We were supposed to migrate to Holland together in the year 2000. Unfortunately my father had a heart attack and I had to stay in Iran. For a long time I had no news form her until a couple of months ago. Now in my mind after 15 year of being apart, i imagine her coming to the airport and picking me up. Up on arrival, at her home, we will sit at the kitchen table and have a conversation that will take 15 years to finish… Or maybe I will just complement her on how beautiful her house is and then I will ask her about all these years that she has put behind her and what has happened. She would tell me about how much she misses Iran and her relatives in Iran. I want her to tell me everything. And I want her to ask me all about Iran and the relatives.
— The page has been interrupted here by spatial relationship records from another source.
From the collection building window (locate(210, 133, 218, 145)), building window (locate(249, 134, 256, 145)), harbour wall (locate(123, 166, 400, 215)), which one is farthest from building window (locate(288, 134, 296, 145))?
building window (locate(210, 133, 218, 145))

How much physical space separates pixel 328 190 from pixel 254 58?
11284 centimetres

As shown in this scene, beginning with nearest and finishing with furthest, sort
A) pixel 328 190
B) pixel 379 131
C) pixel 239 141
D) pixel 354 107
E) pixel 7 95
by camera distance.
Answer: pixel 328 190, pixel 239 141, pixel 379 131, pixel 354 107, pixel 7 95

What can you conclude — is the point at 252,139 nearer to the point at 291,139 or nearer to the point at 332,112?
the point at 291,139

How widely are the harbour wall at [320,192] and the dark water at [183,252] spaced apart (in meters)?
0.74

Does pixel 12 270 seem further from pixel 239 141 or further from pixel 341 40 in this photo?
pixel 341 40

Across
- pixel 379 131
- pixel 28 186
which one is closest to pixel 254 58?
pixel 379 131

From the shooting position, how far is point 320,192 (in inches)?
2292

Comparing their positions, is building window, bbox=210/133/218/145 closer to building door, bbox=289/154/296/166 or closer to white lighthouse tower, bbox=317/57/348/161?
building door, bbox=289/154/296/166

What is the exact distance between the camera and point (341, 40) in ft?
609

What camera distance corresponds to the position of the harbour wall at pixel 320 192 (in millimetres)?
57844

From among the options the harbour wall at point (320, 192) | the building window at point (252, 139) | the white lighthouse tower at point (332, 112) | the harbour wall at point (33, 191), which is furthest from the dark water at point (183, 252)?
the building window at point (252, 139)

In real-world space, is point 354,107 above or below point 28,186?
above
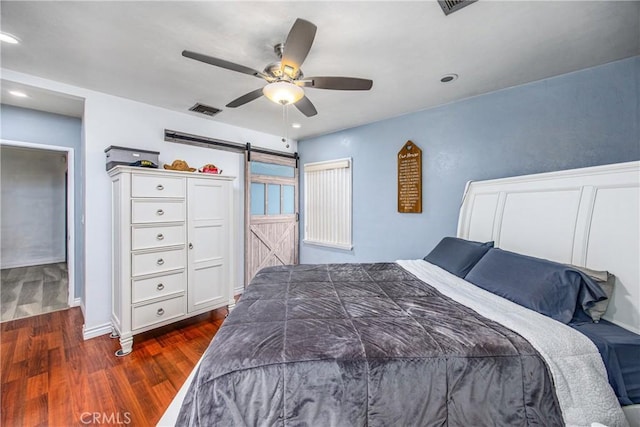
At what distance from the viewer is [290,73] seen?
165cm

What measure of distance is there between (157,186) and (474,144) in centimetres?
344

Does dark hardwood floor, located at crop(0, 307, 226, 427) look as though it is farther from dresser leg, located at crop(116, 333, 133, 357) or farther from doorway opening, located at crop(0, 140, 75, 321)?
doorway opening, located at crop(0, 140, 75, 321)

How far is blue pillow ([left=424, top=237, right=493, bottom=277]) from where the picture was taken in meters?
2.10

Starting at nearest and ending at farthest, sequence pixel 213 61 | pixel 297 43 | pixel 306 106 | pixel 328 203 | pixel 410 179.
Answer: pixel 297 43, pixel 213 61, pixel 306 106, pixel 410 179, pixel 328 203

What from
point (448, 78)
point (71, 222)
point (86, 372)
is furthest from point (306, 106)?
point (71, 222)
I think she lives a good life and she is well off in Holland and she would probably thinks that I have been having a good time in Iran with family and friends and that she has been missing out on all the fun. But when we start talking, we realize that In these 15 years our lives have been actually not so different from each other, after all. We laugh together and have a cup of Iranian tea in The Netherlands…
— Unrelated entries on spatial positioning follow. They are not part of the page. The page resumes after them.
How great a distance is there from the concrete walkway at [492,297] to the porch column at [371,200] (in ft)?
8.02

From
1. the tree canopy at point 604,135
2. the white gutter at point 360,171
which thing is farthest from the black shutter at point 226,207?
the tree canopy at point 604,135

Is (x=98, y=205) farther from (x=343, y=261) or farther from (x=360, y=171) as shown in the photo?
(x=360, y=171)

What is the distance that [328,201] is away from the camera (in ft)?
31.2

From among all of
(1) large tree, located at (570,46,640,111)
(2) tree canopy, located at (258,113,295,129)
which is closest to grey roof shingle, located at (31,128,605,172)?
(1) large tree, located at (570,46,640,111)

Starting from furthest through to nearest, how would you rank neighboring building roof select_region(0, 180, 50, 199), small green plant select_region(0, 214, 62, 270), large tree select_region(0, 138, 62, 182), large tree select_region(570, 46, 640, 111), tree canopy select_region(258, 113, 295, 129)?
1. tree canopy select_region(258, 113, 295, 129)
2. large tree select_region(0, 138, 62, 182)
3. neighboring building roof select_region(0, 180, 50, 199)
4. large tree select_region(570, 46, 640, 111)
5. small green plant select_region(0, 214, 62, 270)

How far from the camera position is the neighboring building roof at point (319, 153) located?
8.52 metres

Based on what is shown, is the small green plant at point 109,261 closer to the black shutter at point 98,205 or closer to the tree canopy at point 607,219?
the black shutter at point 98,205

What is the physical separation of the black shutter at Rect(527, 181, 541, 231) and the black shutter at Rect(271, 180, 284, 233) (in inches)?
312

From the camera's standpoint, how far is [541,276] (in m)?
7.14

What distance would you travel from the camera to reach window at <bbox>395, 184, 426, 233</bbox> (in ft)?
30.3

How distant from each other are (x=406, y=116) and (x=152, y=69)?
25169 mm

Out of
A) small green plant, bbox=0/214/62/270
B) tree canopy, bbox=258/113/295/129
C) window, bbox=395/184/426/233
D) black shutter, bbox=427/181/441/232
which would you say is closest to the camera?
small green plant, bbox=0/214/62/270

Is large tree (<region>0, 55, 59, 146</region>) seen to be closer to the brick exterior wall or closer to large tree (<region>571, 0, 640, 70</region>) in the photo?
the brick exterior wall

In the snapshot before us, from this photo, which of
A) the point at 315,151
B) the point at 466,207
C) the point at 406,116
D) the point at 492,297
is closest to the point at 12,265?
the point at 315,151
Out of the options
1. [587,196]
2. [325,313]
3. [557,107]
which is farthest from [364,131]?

Two years ago when I was travelling in Europe, I had a good talk with Migrant Iranians about their experience abroad. Their stories were amazing, but all of them were very different. About a year ago, I found myself in the middle of a discussion between Iranians who have been migrating outside Iran and have returned and those who are planning to leave Iran. Because of these events the thought passed my mind that which destiny would I have shared with these people, had I migrated to Holland in the year 2000?
This thought inspired me to investigate and to interview all these people to understand the “why’s” and the “if’s”. Why did some leave? Why did some of them return? Why did they decide to leave to begin with? The stories that I want to capture on film, are about the underground life in Iran and the stories of the nightlife in Iran, that even most of Iranians themselves have not seen until now: Those Iranians who are forced to migrate without a choice (like homosexuals) and those foreigners who migrated to Iran for love and marriage.
In the first part of the documentary, which is shot in Iran, I have been able to talk to some people that are thinking about migration and those who have migrated and have returned. I have also met many friends that are willing to talk about this on camera.
In the second part of the movie which will be shot in The Netherlands we will meet my niece to see how she is doing and what changes have taken place in her life after migration. I will also meet with Iranians who have successfully been able to adjust their lives and live a good life in Holland. It is my great wish to also be able to interview Iranian migrants in the USA, Canada and Australia.
My observation so far is that people need a very firm reason for migration, because emigrating is never easy. It is not just a matter of trend or coveting the life of other people abroad. But the obvious fact is that this desire for migration or weariness of staying has become a worldwide phenomenon.